* [Task details]: Copy the records below word for word, from the line containing "In terms of vertical" through the last line of the records, inclusive.

* [Stored rows]:
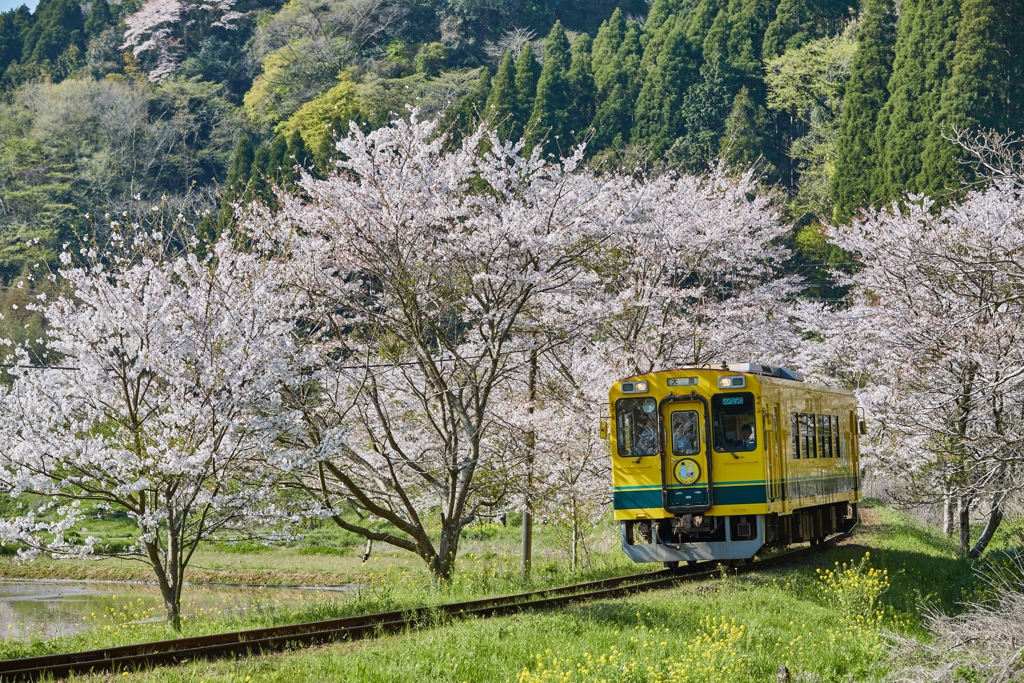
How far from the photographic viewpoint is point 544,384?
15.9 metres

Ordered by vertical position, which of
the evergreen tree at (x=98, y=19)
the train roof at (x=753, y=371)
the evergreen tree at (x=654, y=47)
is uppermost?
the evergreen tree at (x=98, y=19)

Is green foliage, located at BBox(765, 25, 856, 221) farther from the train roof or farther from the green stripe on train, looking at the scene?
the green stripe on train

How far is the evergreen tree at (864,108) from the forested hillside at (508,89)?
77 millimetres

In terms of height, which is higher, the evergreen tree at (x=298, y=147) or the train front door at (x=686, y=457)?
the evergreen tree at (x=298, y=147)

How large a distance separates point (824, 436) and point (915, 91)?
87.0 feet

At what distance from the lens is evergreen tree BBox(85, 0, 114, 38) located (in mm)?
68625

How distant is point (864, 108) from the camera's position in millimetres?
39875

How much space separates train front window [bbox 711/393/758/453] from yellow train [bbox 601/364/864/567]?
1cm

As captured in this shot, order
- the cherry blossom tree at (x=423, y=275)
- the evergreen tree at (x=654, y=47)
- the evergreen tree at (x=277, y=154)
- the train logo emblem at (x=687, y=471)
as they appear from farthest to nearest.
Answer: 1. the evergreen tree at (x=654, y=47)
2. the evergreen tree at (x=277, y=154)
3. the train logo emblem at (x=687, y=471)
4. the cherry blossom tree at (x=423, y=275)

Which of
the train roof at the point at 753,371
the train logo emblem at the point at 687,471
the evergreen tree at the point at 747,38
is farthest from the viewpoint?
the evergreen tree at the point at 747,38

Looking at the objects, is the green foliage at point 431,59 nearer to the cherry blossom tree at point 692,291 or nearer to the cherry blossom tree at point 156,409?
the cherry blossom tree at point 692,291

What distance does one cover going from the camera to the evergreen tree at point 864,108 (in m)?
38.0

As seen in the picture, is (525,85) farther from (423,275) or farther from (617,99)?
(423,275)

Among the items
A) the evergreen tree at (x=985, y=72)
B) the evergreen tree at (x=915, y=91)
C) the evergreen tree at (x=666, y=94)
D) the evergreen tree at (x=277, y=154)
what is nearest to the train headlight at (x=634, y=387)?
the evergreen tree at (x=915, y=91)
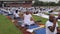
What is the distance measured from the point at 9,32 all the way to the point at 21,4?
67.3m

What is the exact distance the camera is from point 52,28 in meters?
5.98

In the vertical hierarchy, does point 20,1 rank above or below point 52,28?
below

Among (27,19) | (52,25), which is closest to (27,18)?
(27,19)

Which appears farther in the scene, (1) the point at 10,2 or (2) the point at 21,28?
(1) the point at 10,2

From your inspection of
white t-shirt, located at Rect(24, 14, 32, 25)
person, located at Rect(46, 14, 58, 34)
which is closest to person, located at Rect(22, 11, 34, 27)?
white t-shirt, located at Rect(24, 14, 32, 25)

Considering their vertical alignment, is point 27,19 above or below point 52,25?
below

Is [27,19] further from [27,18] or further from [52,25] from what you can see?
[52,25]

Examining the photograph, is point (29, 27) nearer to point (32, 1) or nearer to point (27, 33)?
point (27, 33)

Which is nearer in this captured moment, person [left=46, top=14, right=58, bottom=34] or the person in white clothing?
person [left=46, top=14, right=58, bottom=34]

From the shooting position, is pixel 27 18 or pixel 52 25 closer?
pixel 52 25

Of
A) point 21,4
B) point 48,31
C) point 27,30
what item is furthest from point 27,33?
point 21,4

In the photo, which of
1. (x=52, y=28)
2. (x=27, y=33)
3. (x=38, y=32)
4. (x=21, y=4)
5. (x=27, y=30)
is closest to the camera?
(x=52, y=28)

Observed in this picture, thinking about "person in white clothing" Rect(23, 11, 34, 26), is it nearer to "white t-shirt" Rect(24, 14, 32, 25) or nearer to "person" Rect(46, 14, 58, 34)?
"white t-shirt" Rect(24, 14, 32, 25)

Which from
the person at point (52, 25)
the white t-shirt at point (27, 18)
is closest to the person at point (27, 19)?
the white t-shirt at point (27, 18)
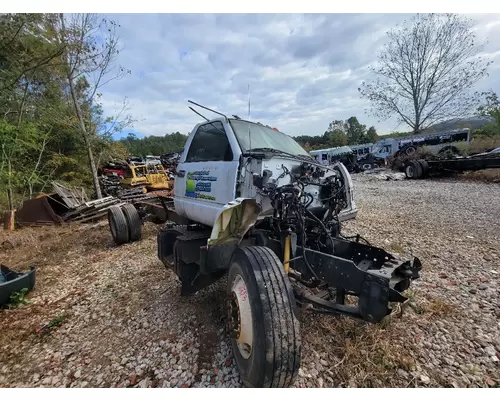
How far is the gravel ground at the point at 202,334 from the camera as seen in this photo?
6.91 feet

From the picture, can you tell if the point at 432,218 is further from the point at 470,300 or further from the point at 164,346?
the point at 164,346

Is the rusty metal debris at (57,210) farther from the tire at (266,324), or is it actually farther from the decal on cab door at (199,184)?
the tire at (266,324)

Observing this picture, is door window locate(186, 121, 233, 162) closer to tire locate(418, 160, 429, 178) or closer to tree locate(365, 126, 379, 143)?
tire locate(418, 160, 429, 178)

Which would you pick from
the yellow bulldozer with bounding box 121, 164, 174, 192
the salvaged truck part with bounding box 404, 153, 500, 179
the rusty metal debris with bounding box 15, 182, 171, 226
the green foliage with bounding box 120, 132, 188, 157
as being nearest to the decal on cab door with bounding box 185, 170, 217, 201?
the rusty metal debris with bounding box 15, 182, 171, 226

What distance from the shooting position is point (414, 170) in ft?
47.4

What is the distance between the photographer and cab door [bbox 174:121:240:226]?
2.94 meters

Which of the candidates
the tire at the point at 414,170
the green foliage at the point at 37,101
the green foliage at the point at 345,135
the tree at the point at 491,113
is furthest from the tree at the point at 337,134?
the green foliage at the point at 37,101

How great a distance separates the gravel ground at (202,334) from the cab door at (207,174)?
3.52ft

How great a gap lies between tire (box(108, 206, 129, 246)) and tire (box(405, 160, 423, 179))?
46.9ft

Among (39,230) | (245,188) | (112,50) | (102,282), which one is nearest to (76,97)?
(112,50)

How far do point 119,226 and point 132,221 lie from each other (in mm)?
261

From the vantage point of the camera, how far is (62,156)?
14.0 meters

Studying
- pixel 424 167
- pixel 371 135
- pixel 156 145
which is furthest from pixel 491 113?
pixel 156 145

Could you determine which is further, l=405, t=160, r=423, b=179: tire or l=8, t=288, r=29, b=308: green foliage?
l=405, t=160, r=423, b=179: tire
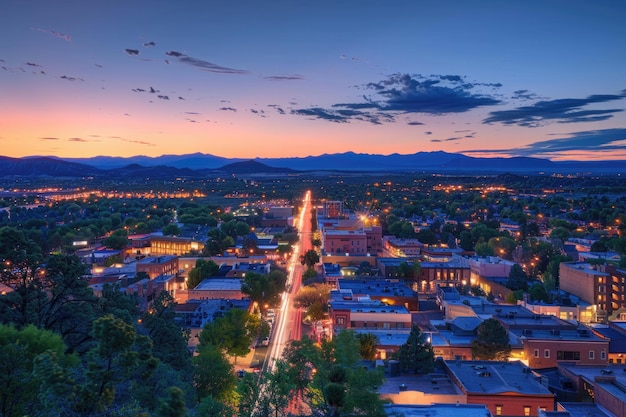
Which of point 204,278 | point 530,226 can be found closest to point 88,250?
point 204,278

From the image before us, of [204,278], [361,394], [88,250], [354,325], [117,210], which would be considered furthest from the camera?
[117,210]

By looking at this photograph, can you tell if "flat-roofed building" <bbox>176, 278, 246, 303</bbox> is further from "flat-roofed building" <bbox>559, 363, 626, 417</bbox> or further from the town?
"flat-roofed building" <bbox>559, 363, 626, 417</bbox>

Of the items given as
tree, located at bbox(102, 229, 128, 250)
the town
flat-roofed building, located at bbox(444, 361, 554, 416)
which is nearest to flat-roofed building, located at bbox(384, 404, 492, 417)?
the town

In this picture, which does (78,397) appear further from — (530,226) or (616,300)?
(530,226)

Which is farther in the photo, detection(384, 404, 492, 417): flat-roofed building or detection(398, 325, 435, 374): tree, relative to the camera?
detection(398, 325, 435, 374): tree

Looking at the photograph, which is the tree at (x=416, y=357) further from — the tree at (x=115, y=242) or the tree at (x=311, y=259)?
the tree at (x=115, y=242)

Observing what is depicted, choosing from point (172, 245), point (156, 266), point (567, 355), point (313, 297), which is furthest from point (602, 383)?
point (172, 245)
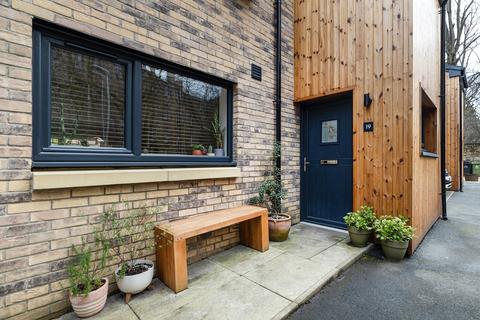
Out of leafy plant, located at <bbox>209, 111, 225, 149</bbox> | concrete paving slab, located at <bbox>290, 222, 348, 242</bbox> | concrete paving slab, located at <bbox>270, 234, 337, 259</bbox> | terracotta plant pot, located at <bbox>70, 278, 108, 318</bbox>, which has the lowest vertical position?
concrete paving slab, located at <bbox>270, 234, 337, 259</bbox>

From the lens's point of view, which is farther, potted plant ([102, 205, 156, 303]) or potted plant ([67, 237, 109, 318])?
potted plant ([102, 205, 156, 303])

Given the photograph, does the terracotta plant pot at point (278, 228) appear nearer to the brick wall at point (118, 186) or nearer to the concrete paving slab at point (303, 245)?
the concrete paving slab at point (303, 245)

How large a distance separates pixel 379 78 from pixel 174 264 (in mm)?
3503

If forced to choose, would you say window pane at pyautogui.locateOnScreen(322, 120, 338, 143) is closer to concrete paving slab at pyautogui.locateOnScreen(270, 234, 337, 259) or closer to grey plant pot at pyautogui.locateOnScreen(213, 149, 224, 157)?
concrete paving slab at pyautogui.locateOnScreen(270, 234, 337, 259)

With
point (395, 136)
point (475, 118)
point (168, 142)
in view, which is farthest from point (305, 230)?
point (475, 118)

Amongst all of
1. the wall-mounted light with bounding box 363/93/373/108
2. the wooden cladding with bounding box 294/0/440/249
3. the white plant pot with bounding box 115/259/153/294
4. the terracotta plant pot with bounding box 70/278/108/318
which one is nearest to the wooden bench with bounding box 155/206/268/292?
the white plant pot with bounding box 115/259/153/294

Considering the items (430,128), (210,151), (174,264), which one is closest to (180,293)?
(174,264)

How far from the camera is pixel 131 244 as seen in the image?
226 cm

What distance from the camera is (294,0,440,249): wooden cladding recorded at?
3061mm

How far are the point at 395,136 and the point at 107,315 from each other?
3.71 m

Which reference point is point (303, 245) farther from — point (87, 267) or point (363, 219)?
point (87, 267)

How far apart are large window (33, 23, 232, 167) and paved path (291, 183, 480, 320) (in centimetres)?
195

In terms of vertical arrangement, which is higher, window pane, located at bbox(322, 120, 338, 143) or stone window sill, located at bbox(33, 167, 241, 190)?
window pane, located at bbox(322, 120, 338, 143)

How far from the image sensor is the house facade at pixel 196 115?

* [Completed task]:
In terms of vertical arrangement, which is higher, window pane, located at bbox(322, 120, 338, 143) or stone window sill, located at bbox(33, 167, 241, 190)?
window pane, located at bbox(322, 120, 338, 143)

How far from the image sensor is the house facade at pixel 196 115?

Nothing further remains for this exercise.